Dr. Kemal KARAPINAR, Dr. Muzaffer METİN
Özet
Parapnömonik efüzyonlar genelde pnömoniye bağlı gelişen hastalıklardır. Pnömoni hastalarının %20-40’ında plevral
efüzyon varken, efüzyonların %60 sebebi pnömonilerdir. Efüzyonların tanısı radyolojik olarak konur. Antibioterapi
ile regresyon sağlanamaz ya da progresyon olursa torasentez ile örnekleme kaçınılmazdır. Eş zamanlı kandan
alınan örnekle kıyaslamasında Light kriterleri kullanılır. Transuda olarak değerlendirilen sıvılar sistemik bir etiyolojiyi
çağrıştırırken, eksuda vasfındaki sıvılar genelde drenajın gerektirdiği lokal hastalıkları akla getirir. Normalde
5-10 mL transuda vasfında sıvı plevral aralıkta bulunur. Etken mikroorganizmanın enfekte etmesine bağlı olarak
geçirgenlik artarak plevral sıvı miktarı artar. Mikroorganizmanın kullanımına bağlı olarak plevral glukoz seruma
göre düşer, metoboliti laktik asit ve laktat dehidrojenaz (LDH) artarken pH’da düşer. Efüzyonların medikal tedavisi
ve gereğinde drenajı çok önemlidir. Çünkü yanlış tedavide morbidite ve mortalite yüksektir. Zamanında ve doğru
tedavi edilmeyen parapnömonik efüzyonlarda ampiyem gelişir. Ampiyem kliniği genelde spesifik bir tablo değildir.
Bronkoplevral fistül mevcudiyetinde ampiyem sıvısının ekspektore edilmesi, ya da empyema necessitatis gibi cilde
fistülizasyon gibi spesifik durumlar nadir görülür. Klinik, etken mikroorganizmaya, pü miktarına ve hastanın genel
durumuna bağlı olarak değişir.
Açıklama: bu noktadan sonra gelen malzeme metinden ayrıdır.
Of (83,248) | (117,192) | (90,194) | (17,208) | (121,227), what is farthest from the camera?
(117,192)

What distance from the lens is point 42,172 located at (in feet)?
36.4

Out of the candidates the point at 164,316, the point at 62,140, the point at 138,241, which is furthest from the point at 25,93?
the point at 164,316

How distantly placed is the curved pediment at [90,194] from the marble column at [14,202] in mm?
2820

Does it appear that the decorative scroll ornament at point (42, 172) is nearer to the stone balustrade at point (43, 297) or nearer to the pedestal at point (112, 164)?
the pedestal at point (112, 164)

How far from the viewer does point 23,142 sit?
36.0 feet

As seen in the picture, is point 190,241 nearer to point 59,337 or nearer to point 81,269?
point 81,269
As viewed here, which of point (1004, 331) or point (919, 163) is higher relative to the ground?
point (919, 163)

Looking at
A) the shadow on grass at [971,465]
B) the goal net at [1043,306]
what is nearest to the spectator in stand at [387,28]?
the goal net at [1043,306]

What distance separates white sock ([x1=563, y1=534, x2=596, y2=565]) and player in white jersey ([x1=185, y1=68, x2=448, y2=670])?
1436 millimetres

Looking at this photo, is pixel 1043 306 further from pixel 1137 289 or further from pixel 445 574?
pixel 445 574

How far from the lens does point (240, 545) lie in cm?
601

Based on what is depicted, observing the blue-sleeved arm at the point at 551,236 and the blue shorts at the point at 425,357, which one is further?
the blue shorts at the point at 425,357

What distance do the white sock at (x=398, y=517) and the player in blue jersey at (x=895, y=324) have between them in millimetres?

Erken evre ampiyemde drenaj ve antibioterapi yeterli olabilirken, multilokulasyon
varlığında fibrinolitik tedavi ve videotorakoskopik (VATS) delokulasyon gerekir. Videotorakoskopik dekortikasyon
doğru zamanda yapılırsa etkili ve torakotomiye göre yan etkisi az olan bir tedavi yöntemdir. Vakum yardımlı kapama
diğerlerine göre yeni bir ampiyem tedavi yöntemidir. Özellikle postpnömonektomik ampiyemin tedavisinde etkindir.
Torakotomi ile dekortikasyon son dönem ampiyemin tedavisinde kullanılan etkinliği yanında morbiditeside
yüksek olan cerrahi girişimlerden biridir.
Abstract
Parapneumonic effusions generally develop secondary to pneumonia. Pleural effusion is present in 20-40% of
patients with pneumonia, and pneumonia is the underlying cause of effusion in 60% of the effusions. Effusion is
diagnosed by radiologic studies. Sampling with thoracentesis is inevitable when the effusion does not regress with
antibiotics, or when it progresses. A simultaneously drawn blood sample is compared using the Light criteria.
Fluid collections considered as transudates often suggest a systemic cause, whereas exudate type of collections
suggest local diseases that necessitate drainage. Normally, a transudate type of liquid that measures 5-10 mL
is present in the pleural space. Infection with a microorganism increases the permeability, and also the quantity
of the pleural fluid. Levels of sugar in the pleural fluid decrease due to its consumption by the microorganism, its
metabolites lactic acid and lactate dehydrogenase (LDH) increase, while the pH decreases. Medical treatment
of effusions, and if necessary, their drainage is crucial. Morbidity and mortality rates are high in mistreated
patients. Empyema develops in parapneumonic effusions not treated on time. Signs of empyema are generally
nonspecific. Specific conditions, such as expectoration of the empyema due to development of a bronchopleural
fistula, or fistulization to the skin such as empyema necessitatis, are rare. Clinical signs change according to
the amount of pus, and the patient’s overall status. Drainage and antibiotic treatment are adequate in early
stage empyema, whereas presence of multiloculation necessitates fibrinolytic treatment and videothoracoscopic
(VATS) deloculation. When videothoracoscopic decortication is performed at the right time, it is effective and has
fewer side effects compared to thoracotomy. Vacuum assisted closure is a relatively newer treatment method. It is
particularly effective in the treatment of postpneumectomy empyema. Although decortication with thoracotomy
is an effective method of empyema treatment, it is associated with a high morbidity.